The request to send a letter to the federal government came from the REDUN organization, said city staff.

City manager Kevin Cormack said the city’s letter needed to reflect REDUN’s intent, to ask the federal government to have a discussion with the provinces and move the issue across the country.

“They are looking for some federal leadership to work with provinces to get this on provincial radars,” he said. “If we add the context it might provide a little more support.”

The letter of support motion was passed by city council, while the motion to support REDUN Outreach to continue and expand activities in the Nelson area was defeated.

A look back

Coordinators of ANKORS’ program Rural Empowered Drug Users Network (REDUN) — for current and former drug users, and their friends, family and supporters — called on the city at the June committee-of-the-whole meeting to add its voice to a nation-wide message asking the federal government to recognize the crisis and provide corresponding funding.

Amber Streukens, harm reduction peer navigator at ANKORS, felt there was something that could be done now to turn the tide on the rising number of overdose deaths.
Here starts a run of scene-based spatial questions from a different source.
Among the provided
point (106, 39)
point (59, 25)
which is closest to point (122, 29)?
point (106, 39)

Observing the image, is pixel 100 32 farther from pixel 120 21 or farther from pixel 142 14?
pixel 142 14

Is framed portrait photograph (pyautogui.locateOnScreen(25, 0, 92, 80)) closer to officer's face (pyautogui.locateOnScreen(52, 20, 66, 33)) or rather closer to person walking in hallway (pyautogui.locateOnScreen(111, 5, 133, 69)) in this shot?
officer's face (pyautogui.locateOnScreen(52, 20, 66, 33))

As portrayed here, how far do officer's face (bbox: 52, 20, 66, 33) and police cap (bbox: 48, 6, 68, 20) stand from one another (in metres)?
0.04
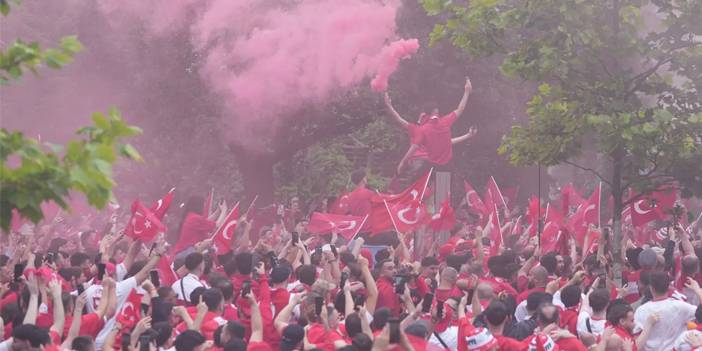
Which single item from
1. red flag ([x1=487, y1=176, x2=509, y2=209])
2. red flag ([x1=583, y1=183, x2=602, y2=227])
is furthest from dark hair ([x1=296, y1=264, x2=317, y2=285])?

“A safe pharmaceutical supply of drugs that people actually use will have a serious impact on reducing overdose deaths,” she said during a city council meeting in June.

Decriminalization of the drugs is an essential first step to getting through the “muck,” she added, but it won’t have the same impact in reducing overdose fatalities.

“People who are at risk of overdose are, not all but many, diagnostically considered to have a medical condition. We have criminalized the substance of a medical condition through the criminalization of possession, which prevents people from getting help,” she stated.

A safe supply is the number one thing that will save lives right now, said Tammy McLean, who heads up the Opioid Agonist Therapy Clinic in Trail.

Fentanyl was found in 85 per cent of the drugs used in overdose deaths.

“We are finding fentanyl in all street drugs like cocaine, methamphetamine and other opioids,” she said.

McLean asked city council to lend its voice to the call on the federal government to “acknowledge that the opioid crisis is the largest public health (problem) in our lifetime,” with over 7,000 deaths since 2016.

The city needs to petition the Canadian government to declare the overdose crisis a public health emergency, she added, so that it’s taken seriously and funded appropriately to reduce harms and deaths for all Canadians.

“The overdose crisis shows no sign of abating, so we are asking Nelson city council to join Salmo, Trail and Rossland to declare this a serious public health emergency and put just as many resources into solving this as they have done for COVID,” she said.

The highest total of deaths for the year due to illicit drug toxicity in the Kootenay Boundary was in 2020 at 21, rising from the previous high of 14 recorded the previous two years and 17 in 2017.

Last year 283 deaths from illicit drug toxicity were recorded across the Interior Health Authority region, and 1,716 overdose deaths in B.C. itself last year, both the highest recorded.